## Passage to read
# Scholl or Menzerna??



## The-Patriot (May 3, 2013)

Hi,

Im looking at investing in some new polish. Ive always used Sonus and fancy a change (hopefully for the better!!) Ive been looking at Scholl or Menzerna and wanted some advice please!?
My choices are as follows;

1 - Scholl - S3 Gold, S17+ and S40

2 - Menzerna - Fast Gloss FG400, Power Finish PF2300 (PO85RD 3.02), Menzerna Super Finish (PO 106 FA) or Menzerna Final Finish PO85RD.

Which option does everyone think or if there is a combo of the 2 you would reccomend im all ears! :thumb:

Cheers

Chris


----------



## -Raven- (Aug 26, 2010)

Neither. Try some new school SMAT polish! Much easier to work with and clean up on all paint types. You don't have to 'break them down', and just work them as much or as little as you want. The finish you get from the SMAT compounds is phenominal too, let alone the finishing polishes!

For specific examples, Try Meguiars Ultimate Compound and 205 to start with. :thumb:


----------



## sm81 (May 14, 2011)

What about OP Polish II. It is good.


----------



## B0DSKI (Nov 25, 2011)

Personally never found a reason to not use Menzerna. Does exactly what I need it to do. 

Not tried SMAT though ?? Is it avb in the Uk ?


----------



## robertdon777 (Nov 3, 2005)

B0DSKI said:


> Personally never found a reason to not use Menzerna. Does exactly what I need it to do.
> 
> Not tried SMAT though ?? Is it avb in the Uk ?


It's not a brand but type of product, it's abrasives do not break down.

As mentioned above, Megs 205 is one


----------



## B0DSKI (Nov 25, 2011)

robertdon777 said:


> It's not a brand but type of product, it's abrasives do not break down
> 
> Megs 205 is one


Got ya :thumb: Thanks mate


----------



## lowejackson (Feb 23, 2006)

## Data segment
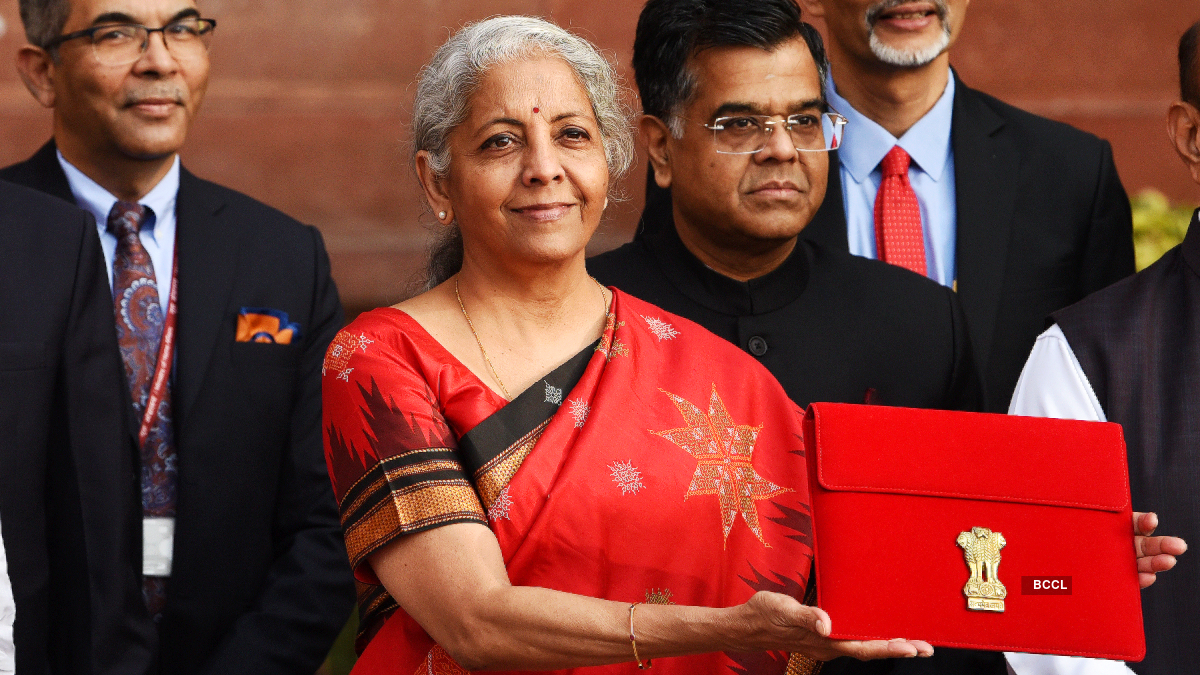 ‘Substantial changes’ made in personal I-T in Budget, new tax regime now more attractive: Sitharaman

## Aim of the exercise
Please extend the car polish forum thread onward from the point where it ends.

## Output
SMAT is the name given to polishes which do not break down, two examples above (Optimum & Meguiars) are SMAT based whereas polishes such as Menzerna, the polish must be worked until it breaks down. Both types require slightly different techniques but both work well.


----------



## LostHighway (Sep 23, 2011)

On this point I'll differ with my friend Raven. It may simply be down to experience or Raven's much hotter working conditions but I prefer DAT polishes. I should also note that I only use a DA and mostly work on soft paints (Japanese cars).

Of those listed in the original post I've used Scholl S17+ and S40 and Menzerna SF4000 (PO106A). I've also used Menzerna PF2500 (PO203S, I have the old version) and FG500.
PF2500 and S17+ are semi-comparable. S17+ has more initial cut but breaks down faster and has shorter working times. PF2500 may finish slightly better. Either one could be used for one steps on many paints unless you are looking for a show finish.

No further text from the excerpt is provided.